# Source text
+ + + +

Gold & Silver Soar Again As Supreme Court Rules Against Trump Tariffs

Gold and silver prices spiked after the Supreme Court blocked Trump’s tariffs, fueling market uncertainty. Record earnings from Newmont and First Majestic highlight a booming mining sector as silver nears $83.

The precious metals are finishing off the week on a strong note, especially following this morning’s decision by the Supreme Court ruling against the Trump tariffs.

Both the gold and silver prices were already in positive territory early Friday morning, although they have increased their gains since the ruling came out.

The gold futures are up $97 to $5,094, and the silver futures are currently up $5.39 to $83.03.

That’s a pretty substantial rebound from the lows earlier this week, when the silver price again dipped below the $72 mark. And as we will discuss in today’s column, the supply, monetary, and geo-political issues that drove the silver price to $120, and have now supported it back to the current $80 level, are still out in full force.

In terms of the Supreme Court ruling, I’ll say that my immediate reaction was to wonder whether we just witnessed a Lehman-like event. I’m not saying that’s actually the correct interpretation, and I’m sure we’re going to find out a lot more rather quickly (and Trump did do a press conference this afternoon), but that’s at least what initially popped into my mind. Which, whether correct or not, seems at least a reasonable question given what Donald Trump said last month about what would happen if the Supreme Court ruled against him.

I’m assuming there’s a little political fear mongering mixed in there, and maybe what he was saying was overstated, but it’s hard to imagine that this wouldn’t have at least somewhat of a substantial impact.

Again, here are a few key statements from the note above.

When these investments are added, we are talking about trillions of dollars. It would be a complete mess, and impossible for our country to pay.

It may not even be possible, but if it were, it would be dollars that would be so large that it would take many years to figure out what number we’re even talking about.

If the Supreme Court rules against the United States of America on this National Security Bonanza, WE’RE SCREWED.

In terms of the options now facing the Trump administration in response to today’s decision, you can read a recap of that in the following Bloomberg article.

What are Trump’s options beyond IEEPA?

+ + + +

# Parts of the exercise
- a) Reproduce word for word the stretch of the column on gold and silver prices from "I’m assuming there’s" through "following Bloomberg article.".
- b) In the column on gold and silver prices, what price are the silver futures currently at?
- c) Go on with the column on gold and silver prices from the point where it stops.

+ + + +

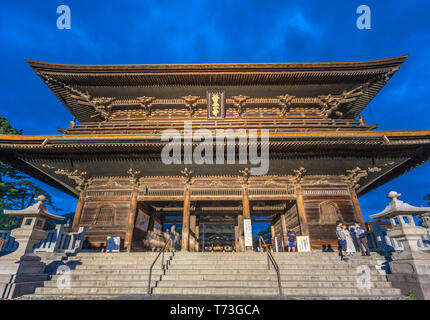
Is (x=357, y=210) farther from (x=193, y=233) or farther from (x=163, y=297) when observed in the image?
(x=163, y=297)

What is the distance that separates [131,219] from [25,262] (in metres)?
4.89

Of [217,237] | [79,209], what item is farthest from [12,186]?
[217,237]

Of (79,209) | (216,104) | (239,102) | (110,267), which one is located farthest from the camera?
(239,102)

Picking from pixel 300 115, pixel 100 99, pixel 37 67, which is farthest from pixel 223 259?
pixel 37 67

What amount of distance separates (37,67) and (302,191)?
1708cm

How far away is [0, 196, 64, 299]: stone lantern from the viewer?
568cm

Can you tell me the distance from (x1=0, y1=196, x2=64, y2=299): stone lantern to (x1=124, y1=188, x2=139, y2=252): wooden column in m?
3.87

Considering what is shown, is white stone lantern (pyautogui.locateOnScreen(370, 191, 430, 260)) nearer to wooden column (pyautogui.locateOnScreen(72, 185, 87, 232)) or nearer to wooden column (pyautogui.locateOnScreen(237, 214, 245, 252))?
wooden column (pyautogui.locateOnScreen(237, 214, 245, 252))

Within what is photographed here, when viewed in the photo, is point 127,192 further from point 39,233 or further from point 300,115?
point 300,115

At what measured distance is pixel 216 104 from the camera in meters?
13.0

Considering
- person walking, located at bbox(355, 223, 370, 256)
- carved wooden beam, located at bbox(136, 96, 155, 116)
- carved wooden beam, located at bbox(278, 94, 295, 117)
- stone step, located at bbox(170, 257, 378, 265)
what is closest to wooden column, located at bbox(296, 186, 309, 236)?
person walking, located at bbox(355, 223, 370, 256)

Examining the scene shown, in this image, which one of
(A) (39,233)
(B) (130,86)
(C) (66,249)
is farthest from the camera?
(B) (130,86)

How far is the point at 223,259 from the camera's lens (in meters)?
7.75

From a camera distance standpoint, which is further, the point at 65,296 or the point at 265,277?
the point at 265,277
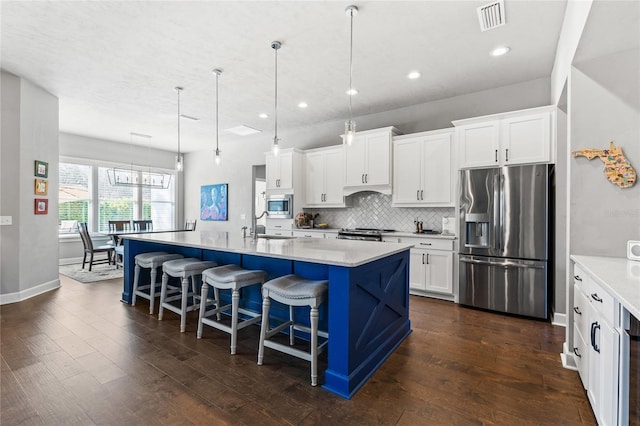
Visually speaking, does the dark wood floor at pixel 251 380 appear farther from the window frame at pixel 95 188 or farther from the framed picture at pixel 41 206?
the window frame at pixel 95 188

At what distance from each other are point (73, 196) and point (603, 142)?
873 cm

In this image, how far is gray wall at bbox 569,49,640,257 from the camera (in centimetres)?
211

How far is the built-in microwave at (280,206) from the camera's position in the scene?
5680 mm

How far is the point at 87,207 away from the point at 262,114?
15.8 ft

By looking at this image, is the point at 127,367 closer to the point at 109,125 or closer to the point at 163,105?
the point at 163,105

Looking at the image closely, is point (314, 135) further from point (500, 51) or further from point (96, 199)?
point (96, 199)

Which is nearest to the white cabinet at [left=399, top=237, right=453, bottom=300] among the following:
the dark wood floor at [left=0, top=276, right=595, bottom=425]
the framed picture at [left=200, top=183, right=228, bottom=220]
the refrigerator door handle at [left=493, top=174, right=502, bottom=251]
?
the refrigerator door handle at [left=493, top=174, right=502, bottom=251]

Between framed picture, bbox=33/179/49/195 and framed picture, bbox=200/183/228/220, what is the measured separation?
11.8ft

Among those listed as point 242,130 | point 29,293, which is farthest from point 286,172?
point 29,293

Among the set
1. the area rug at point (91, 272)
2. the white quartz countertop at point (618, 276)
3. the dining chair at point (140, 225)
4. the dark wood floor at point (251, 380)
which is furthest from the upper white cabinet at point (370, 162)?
the dining chair at point (140, 225)

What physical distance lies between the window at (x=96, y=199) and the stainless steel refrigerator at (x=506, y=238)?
7580 millimetres

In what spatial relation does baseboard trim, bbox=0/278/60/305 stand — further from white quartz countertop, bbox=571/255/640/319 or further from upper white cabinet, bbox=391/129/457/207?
white quartz countertop, bbox=571/255/640/319

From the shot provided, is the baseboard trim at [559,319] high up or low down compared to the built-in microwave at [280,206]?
down

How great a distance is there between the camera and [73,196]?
21.8 ft
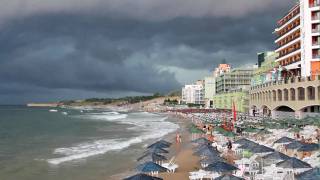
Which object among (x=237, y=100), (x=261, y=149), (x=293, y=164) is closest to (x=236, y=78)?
(x=237, y=100)

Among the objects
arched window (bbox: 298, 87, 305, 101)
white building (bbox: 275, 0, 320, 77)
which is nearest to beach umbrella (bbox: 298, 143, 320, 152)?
white building (bbox: 275, 0, 320, 77)

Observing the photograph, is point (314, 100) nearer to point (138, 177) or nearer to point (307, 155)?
point (307, 155)

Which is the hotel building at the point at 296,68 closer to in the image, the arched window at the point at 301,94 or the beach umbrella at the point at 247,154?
the arched window at the point at 301,94

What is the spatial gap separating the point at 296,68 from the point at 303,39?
6.50 meters

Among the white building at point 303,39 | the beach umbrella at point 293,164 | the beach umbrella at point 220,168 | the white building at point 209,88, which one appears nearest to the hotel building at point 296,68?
the white building at point 303,39

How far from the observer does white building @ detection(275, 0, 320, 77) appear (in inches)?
2226

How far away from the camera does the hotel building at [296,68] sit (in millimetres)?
53125

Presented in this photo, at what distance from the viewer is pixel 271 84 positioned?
67.2m

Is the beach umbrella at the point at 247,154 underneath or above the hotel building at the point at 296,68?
underneath

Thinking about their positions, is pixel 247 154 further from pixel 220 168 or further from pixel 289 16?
pixel 289 16

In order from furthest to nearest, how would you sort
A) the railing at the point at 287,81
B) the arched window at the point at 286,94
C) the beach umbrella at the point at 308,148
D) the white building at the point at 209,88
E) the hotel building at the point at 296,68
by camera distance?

+ + + +

# Answers per task
- a)
I’m assuming there’s a little political fear mongering mixed in there, and maybe what he was saying was overstated, but it’s hard to imagine that this wouldn’t have at least somewhat of a substantial impact.

Again, here are a few key statements from the note above.

When these investments are added, we are talking about trillions of dollars. It would be a complete mess, and impossible for our country to pay.

It may not even be possible, but if it were, it would be dollars that would be so large that it would take many years to figure out what number we’re even talking about.

If the Supreme Court rules against the United States of America on this National Security Bonanza, WE’RE SCREWED.

In terms of the options now facing the Trump administration in response to today’s decision, you can read a recap of that in the following Bloomberg article.

- b) The silver futures are at $83.03, up $5.39.

- c)
He has at least five fallback options to impose tariffs in different ways. In general, these alternatives come with more limits and procedural restrictions, meaning there’s less leeway for Trump to impose tariffs virtually immediately and set the rates as high as he chooses.

God only knows how all of that will pan out, but to the degree that the gold and silver rally has been aided by uncertainty in the marketplace, this adds a whole new dose of that.


Although, in case you were wondering what might be next for the Fed, consider the following statement from Neil Kashkari, who was responding to the latest Trump administration threats to the Federal Reserve, and made the following comments about the Fed’s balance sheet.

“We’ve shrunk our balance sheet quite a bit in the last few years, and I’m not sure that we can shrink it much further from here without making some other fundamental changes to the way the financial system operates,” he said.

So at this point, a further reduction in the Fed’s balance sheet requires an overhaul of the entire financial system?!

That sounds like more than a bit of a floor under the total amount. And it’s hard to imagine that floor went any lower after the Supreme Court issued its ruling.


Also, not helping matters is that a recent investigation asserts that it was the U.S. and a Ukrainian secret commando that blew up the Nord Stream pipeline in 2022, and along with the Kremlin’s stated belief that the U.S. was behind the assassination attempt on Vladimir Putin, it’s not as if we’re rapidly progressing towards a resolution of that situation either.


For the mining stock investors, the first quarter earnings are rolling in, and a lot of them are showing what many mining stock participants have been waiting for.

First Majestic Silver (AG) had a blowout record quarter and was up over 9% yesterday (and is up over 7% again today), while Fortuna Mining (FSM) also had an historic record quarter, which I discussed with Fortuna CEO Jorge Ganoza on our youtube channel this morning.

We also saw record earnings from gold bellwether Newmont (NEM).

Also noteworthy from First Majestic’s earnings was how they mentioned the following:

The average realized silver price for Q4 2025 was $69.74 per ounce, representing a 26% premium to the Q4 2025 COMEX average silver price of $55.20 per ounce.

Hecla Mining (HL) also recognized a premium in their average sales price.

It’s intriguing to see that two of the largest primary silver miners have such a significant premium in their realized price relative to the average exchange prices, and is likely representative of the supply issues that remain in the market right now.


Lastly, as you may know, I’m a big fan of Luke Gromen, and in his report from last week he had some rather startling warnings about the path of AI, which has the potential to significantly impact the corporate job market in particular.

Which makes the following warnings from AI insiders rather noteworthy.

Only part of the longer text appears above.